▸ **Exercise requirements**: Reproduce the entire listing below word for word, keeping every line in its original order.

>> Begin Supplied material

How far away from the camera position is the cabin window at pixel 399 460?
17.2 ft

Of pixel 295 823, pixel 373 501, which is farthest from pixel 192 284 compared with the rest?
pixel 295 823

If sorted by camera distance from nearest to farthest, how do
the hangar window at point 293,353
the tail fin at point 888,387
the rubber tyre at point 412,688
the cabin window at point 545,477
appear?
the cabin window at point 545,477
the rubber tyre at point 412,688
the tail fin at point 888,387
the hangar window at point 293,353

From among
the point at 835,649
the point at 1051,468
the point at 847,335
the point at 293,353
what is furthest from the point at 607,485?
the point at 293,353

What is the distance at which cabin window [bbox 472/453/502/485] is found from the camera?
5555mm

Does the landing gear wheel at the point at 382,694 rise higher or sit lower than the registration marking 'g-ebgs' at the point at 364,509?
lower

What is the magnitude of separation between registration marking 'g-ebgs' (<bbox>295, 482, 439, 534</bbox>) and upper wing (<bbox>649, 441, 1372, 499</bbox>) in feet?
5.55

>> End Supplied material

▸ **Full output**:
How far away from the camera position is the cabin window at pixel 399 460?
17.2 ft

Of pixel 295 823, pixel 373 501, which is farthest from pixel 192 284 compared with the rest?
pixel 295 823

If sorted by camera distance from nearest to farthest, how do
the hangar window at point 293,353
the tail fin at point 888,387
the rubber tyre at point 412,688
the cabin window at point 545,477
appear?
the cabin window at point 545,477
the rubber tyre at point 412,688
the tail fin at point 888,387
the hangar window at point 293,353

From among
the point at 835,649
the point at 1051,468
the point at 847,335
the point at 293,353
what is furthest from the point at 607,485?
the point at 293,353

What is the distance at which cabin window [bbox 472/453/502/485] is found from the camera?
5555mm

Does the landing gear wheel at the point at 382,694 rise higher or sit lower than the registration marking 'g-ebgs' at the point at 364,509?
lower

What is the magnitude of separation between registration marking 'g-ebgs' (<bbox>295, 482, 439, 534</bbox>) and upper wing (<bbox>649, 441, 1372, 499</bbox>) in feet?
5.55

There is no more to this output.